The line containing "Among the items" marks the start; return it and every line after it in the listing below, exactly, through the last.

[SUPPLIED MATERIAL start]

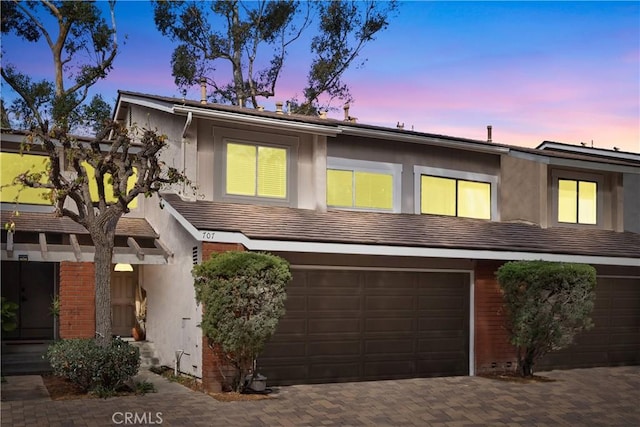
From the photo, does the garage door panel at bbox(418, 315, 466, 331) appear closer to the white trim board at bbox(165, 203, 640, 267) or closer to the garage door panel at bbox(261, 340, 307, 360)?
the white trim board at bbox(165, 203, 640, 267)

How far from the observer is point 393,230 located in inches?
678

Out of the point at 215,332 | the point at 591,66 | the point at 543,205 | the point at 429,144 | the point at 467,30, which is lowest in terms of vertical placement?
the point at 215,332

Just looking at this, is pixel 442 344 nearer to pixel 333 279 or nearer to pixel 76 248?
pixel 333 279

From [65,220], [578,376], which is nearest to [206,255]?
[65,220]

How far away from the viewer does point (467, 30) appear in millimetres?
21875

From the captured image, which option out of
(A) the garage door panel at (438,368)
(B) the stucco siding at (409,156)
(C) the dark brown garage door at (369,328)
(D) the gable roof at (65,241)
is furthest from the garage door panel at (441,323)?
(D) the gable roof at (65,241)

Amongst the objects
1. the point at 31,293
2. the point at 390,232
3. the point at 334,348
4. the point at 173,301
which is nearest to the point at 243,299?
the point at 334,348

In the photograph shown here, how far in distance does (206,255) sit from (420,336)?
579cm

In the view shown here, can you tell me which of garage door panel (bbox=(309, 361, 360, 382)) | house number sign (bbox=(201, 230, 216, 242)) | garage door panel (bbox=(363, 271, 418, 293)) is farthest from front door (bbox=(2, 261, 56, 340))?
garage door panel (bbox=(363, 271, 418, 293))

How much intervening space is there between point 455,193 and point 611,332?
557 cm

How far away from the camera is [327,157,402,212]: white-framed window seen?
745 inches

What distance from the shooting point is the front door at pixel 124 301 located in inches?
792

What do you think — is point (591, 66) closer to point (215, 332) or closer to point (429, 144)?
point (429, 144)

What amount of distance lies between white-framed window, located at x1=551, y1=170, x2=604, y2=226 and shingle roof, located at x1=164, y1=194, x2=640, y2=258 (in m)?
0.59
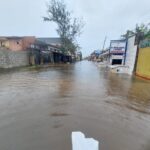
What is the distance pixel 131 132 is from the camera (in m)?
4.13

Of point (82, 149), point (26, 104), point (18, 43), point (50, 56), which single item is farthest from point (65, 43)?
point (82, 149)

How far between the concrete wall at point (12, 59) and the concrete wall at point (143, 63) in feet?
51.1

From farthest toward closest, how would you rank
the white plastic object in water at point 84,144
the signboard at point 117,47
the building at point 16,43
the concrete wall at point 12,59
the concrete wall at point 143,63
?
1. the building at point 16,43
2. the signboard at point 117,47
3. the concrete wall at point 12,59
4. the concrete wall at point 143,63
5. the white plastic object in water at point 84,144

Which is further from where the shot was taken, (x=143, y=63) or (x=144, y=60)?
(x=143, y=63)

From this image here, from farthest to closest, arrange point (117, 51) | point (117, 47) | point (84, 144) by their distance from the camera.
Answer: point (117, 51) < point (117, 47) < point (84, 144)

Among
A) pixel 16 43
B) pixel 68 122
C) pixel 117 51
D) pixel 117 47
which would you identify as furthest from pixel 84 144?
pixel 16 43

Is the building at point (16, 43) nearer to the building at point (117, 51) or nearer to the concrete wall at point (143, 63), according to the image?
the building at point (117, 51)

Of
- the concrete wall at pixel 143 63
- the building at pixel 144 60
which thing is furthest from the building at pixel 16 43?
the concrete wall at pixel 143 63

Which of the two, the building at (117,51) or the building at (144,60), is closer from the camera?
the building at (144,60)

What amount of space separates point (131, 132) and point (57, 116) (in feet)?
6.66

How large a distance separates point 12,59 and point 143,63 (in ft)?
55.8

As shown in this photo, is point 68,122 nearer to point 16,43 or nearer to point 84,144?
point 84,144

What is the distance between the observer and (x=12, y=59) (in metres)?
24.2

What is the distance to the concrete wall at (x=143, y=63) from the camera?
1483 cm
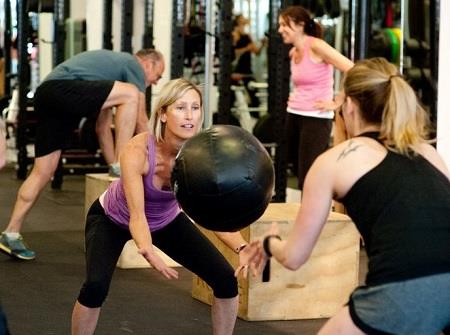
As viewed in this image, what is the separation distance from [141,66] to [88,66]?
30 cm

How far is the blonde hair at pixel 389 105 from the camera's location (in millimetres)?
2484

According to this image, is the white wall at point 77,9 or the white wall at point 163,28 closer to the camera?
the white wall at point 163,28

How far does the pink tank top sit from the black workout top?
4.10m

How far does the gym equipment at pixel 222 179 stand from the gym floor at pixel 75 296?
135 cm

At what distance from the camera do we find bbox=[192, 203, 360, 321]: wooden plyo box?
4457 mm

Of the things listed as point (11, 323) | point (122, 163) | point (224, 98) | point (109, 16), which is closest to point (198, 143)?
point (122, 163)

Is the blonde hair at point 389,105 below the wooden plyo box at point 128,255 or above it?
above

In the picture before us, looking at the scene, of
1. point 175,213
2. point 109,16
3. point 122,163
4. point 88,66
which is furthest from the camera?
point 109,16

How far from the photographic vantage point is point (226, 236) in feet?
11.7

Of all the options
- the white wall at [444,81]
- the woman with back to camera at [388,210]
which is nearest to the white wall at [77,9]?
the white wall at [444,81]

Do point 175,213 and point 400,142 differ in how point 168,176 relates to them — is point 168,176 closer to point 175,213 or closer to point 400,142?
point 175,213

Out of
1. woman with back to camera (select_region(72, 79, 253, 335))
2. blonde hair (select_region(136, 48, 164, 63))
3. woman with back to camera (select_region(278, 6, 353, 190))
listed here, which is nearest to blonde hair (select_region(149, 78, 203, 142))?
woman with back to camera (select_region(72, 79, 253, 335))

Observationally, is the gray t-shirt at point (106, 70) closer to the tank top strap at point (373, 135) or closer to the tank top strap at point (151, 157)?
the tank top strap at point (151, 157)

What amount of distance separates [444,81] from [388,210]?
3591 mm
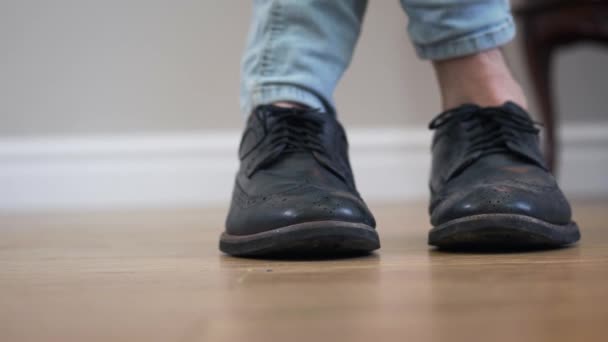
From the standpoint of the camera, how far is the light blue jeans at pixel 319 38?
2.65 ft

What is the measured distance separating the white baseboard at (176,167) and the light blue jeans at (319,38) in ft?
3.47

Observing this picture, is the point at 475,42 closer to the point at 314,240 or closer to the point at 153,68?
the point at 314,240

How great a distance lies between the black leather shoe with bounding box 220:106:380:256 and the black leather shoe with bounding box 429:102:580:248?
9 cm

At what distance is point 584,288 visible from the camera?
52cm

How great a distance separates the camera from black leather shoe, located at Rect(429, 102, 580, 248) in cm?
68

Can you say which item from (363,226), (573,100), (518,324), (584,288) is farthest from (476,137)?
(573,100)

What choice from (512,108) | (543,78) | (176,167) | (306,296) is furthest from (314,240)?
(176,167)

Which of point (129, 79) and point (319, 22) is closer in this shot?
point (319, 22)

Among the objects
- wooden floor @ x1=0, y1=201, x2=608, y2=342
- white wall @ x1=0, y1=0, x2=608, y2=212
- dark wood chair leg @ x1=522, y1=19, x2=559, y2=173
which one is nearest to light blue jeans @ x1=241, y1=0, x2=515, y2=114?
wooden floor @ x1=0, y1=201, x2=608, y2=342

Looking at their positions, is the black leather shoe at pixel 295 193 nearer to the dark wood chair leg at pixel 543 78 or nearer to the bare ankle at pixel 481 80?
the bare ankle at pixel 481 80

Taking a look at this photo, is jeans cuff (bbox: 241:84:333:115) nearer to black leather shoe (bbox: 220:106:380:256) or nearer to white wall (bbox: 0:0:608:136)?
black leather shoe (bbox: 220:106:380:256)

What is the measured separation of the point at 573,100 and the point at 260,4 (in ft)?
4.35

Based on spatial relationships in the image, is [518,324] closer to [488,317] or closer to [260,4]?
[488,317]

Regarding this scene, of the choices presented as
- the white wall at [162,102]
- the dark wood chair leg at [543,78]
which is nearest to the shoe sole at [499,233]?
the dark wood chair leg at [543,78]
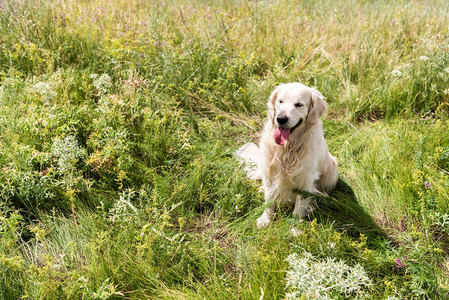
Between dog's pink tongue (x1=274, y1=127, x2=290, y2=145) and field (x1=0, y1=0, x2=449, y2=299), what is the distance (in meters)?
0.46

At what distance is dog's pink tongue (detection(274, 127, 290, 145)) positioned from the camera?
229cm

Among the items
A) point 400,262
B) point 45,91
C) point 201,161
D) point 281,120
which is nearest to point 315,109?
point 281,120

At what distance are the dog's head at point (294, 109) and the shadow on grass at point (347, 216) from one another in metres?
0.48

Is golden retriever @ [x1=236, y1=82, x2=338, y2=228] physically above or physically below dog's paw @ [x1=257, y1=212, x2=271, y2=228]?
above

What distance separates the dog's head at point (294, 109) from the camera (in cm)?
225

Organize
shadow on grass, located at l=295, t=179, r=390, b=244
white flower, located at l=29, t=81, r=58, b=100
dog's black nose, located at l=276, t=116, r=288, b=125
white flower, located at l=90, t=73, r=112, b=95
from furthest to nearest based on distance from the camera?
white flower, located at l=90, t=73, r=112, b=95, white flower, located at l=29, t=81, r=58, b=100, shadow on grass, located at l=295, t=179, r=390, b=244, dog's black nose, located at l=276, t=116, r=288, b=125

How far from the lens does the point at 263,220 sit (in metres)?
2.48

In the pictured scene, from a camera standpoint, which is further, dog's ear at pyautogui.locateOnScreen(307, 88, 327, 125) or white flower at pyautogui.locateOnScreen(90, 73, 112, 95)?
white flower at pyautogui.locateOnScreen(90, 73, 112, 95)

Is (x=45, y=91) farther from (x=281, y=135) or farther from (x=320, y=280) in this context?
(x=320, y=280)

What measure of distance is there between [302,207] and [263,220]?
30 cm

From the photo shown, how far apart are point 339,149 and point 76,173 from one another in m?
2.32

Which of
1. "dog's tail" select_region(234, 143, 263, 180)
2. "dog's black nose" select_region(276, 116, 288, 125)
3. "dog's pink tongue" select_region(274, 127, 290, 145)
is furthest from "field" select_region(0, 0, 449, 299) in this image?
"dog's black nose" select_region(276, 116, 288, 125)

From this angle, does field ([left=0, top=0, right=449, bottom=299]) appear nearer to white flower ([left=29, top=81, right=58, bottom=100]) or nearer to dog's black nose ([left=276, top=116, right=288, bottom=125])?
white flower ([left=29, top=81, right=58, bottom=100])

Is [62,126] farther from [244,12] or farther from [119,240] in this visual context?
[244,12]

[SUPPLIED MATERIAL end]

▸ THE RESULT:
Among the items
A) point 400,262
B) point 45,91
C) point 201,161
D) point 281,120
which is nearest to point 315,109?
point 281,120

At what distance are the dog's head at point (294, 109) and the shadow on grass at point (347, 216) from one another in metres?
0.48

Is golden retriever @ [x1=236, y1=82, x2=338, y2=228] physically above or physically below dog's paw @ [x1=257, y1=212, x2=271, y2=228]?
above

What distance separates the dog's head at point (294, 109) from the camera (in cm)?
225

Organize
shadow on grass, located at l=295, t=179, r=390, b=244
white flower, located at l=29, t=81, r=58, b=100
dog's black nose, located at l=276, t=116, r=288, b=125
white flower, located at l=90, t=73, r=112, b=95
from furthest to nearest based on distance from the camera?
white flower, located at l=90, t=73, r=112, b=95, white flower, located at l=29, t=81, r=58, b=100, shadow on grass, located at l=295, t=179, r=390, b=244, dog's black nose, located at l=276, t=116, r=288, b=125

How far from the lens does the point at 263,220 sit (in metres)?
2.48

In the pictured scene, from a camera standpoint, which is further, dog's ear at pyautogui.locateOnScreen(307, 88, 327, 125) or white flower at pyautogui.locateOnScreen(90, 73, 112, 95)?
white flower at pyautogui.locateOnScreen(90, 73, 112, 95)

Is (x=45, y=91) farther from (x=281, y=135) or farther from (x=320, y=280) in this context?
(x=320, y=280)

What measure of distance is there between [302,207] and [263,220]?
30 cm

From the photo shown, how far apart are point 339,149 and point 76,173 from one another in m?
2.32

Which of
1. "dog's tail" select_region(234, 143, 263, 180)
2. "dog's black nose" select_region(276, 116, 288, 125)
3. "dog's pink tongue" select_region(274, 127, 290, 145)
is furthest from "field" select_region(0, 0, 449, 299) in this image?
"dog's black nose" select_region(276, 116, 288, 125)

From this angle, does field ([left=0, top=0, right=449, bottom=299]) appear nearer to white flower ([left=29, top=81, right=58, bottom=100]) or nearer to dog's black nose ([left=276, top=116, right=288, bottom=125])?
white flower ([left=29, top=81, right=58, bottom=100])

Is [62,126] farther from [244,12] or farther from [119,240] in this visual context?
[244,12]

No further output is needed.